Create A Call of Honor In Your Company / Organization / Life

Originally published on LinkedIn · August 2015.

Every community that has faced significant loss or achievement has developed its own auditory tradition for marking it — a distinctive sound or ceremony that says: this person mattered, this moment matters, we will not let it pass in silence.

  • Military: The 21-gun salute and the playing of Taps
  • Ham radio operators: A final radio call using the operator’s call sign, followed by “silent key” — the designation for a licensed operator who has passed
  • Law enforcement: A radio call-out of a fallen officer’s name, badge number, and final call — followed by silence
  • Professional wrestling: The ringing of the match bell ten times, followed by silence, for a member of the community lost

These traditions share something important: they require the community to stop, acknowledge, and honor — out loud, together, intentionally. They are not private. They are not optional. They are part of the culture.

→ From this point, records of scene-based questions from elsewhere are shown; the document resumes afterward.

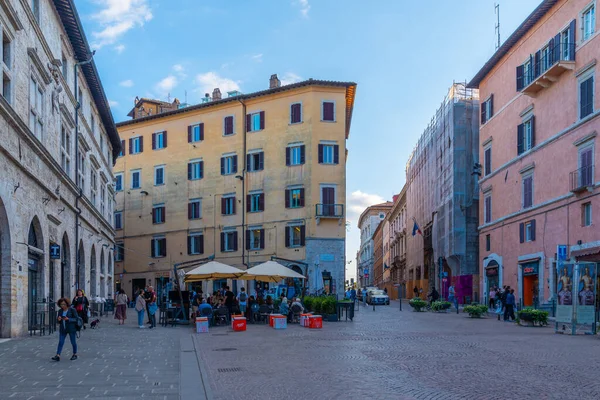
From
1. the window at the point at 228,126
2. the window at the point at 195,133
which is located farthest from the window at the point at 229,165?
the window at the point at 195,133

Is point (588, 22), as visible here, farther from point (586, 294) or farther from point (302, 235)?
point (302, 235)

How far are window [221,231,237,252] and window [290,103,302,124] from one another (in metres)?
9.28

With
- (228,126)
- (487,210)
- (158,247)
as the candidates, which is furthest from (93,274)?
(487,210)

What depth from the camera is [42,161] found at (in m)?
22.0

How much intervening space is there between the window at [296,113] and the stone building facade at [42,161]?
15780 mm

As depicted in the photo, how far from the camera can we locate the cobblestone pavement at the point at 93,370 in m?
10.0

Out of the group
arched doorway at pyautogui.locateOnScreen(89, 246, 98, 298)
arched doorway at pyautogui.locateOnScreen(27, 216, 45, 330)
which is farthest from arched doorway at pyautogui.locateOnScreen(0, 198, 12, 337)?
arched doorway at pyautogui.locateOnScreen(89, 246, 98, 298)

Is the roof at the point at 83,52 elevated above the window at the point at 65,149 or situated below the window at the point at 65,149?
above

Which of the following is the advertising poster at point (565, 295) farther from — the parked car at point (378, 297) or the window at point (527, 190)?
the parked car at point (378, 297)

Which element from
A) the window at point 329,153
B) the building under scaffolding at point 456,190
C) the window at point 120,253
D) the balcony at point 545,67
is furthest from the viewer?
the window at point 120,253

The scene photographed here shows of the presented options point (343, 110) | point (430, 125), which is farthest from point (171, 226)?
point (430, 125)

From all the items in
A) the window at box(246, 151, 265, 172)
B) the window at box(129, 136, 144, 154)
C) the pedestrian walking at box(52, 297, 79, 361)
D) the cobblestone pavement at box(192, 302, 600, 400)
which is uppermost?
the window at box(129, 136, 144, 154)

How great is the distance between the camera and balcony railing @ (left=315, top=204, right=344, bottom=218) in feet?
152

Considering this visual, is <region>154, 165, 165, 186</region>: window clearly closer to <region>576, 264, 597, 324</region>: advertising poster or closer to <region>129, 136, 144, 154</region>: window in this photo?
<region>129, 136, 144, 154</region>: window
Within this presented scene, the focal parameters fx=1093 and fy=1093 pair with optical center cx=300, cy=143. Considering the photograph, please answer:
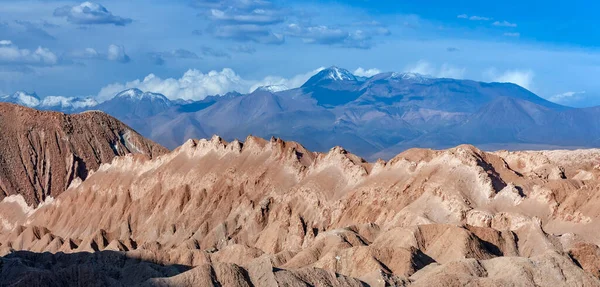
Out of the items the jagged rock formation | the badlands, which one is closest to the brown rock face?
the badlands

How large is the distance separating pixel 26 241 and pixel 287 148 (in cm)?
3584

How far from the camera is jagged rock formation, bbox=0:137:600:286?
264ft

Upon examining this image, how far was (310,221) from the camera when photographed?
388 feet

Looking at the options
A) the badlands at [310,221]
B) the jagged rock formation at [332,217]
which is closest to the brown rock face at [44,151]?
the badlands at [310,221]

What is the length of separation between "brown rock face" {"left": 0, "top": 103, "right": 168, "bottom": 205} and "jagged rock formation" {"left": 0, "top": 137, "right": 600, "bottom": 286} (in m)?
11.0

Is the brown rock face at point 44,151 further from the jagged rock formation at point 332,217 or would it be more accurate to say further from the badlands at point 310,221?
the jagged rock formation at point 332,217

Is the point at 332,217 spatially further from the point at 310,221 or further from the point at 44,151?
the point at 44,151

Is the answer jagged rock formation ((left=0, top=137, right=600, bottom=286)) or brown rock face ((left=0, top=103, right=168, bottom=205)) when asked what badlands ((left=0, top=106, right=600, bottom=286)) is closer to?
jagged rock formation ((left=0, top=137, right=600, bottom=286))

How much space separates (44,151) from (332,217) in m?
81.9

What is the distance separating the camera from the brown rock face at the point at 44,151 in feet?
584

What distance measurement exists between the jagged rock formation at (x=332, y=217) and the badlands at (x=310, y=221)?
0.18 metres

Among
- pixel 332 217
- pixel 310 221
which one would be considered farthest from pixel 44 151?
pixel 332 217

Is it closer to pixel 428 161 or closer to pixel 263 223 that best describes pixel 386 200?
pixel 428 161

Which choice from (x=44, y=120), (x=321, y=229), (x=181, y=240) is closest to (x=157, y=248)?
(x=181, y=240)
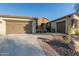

Does Your Organization Have One?

Does your company, your organization, your team have a defined call of honor? A way to acknowledge significant accomplishments and losses that goes beyond a cake in the break room or a forwarded email?

Authentic recognition creates lasting generational effects — for the person being honored and for those doing the honoring. It builds culture in a way that mission statements and core values posters simply do not.

Honor someone loudly today for their accomplishments in life and their impact on you personally and professionally.

Create a call of honor. Define what it sounds like. Make it part of your culture. Then use it.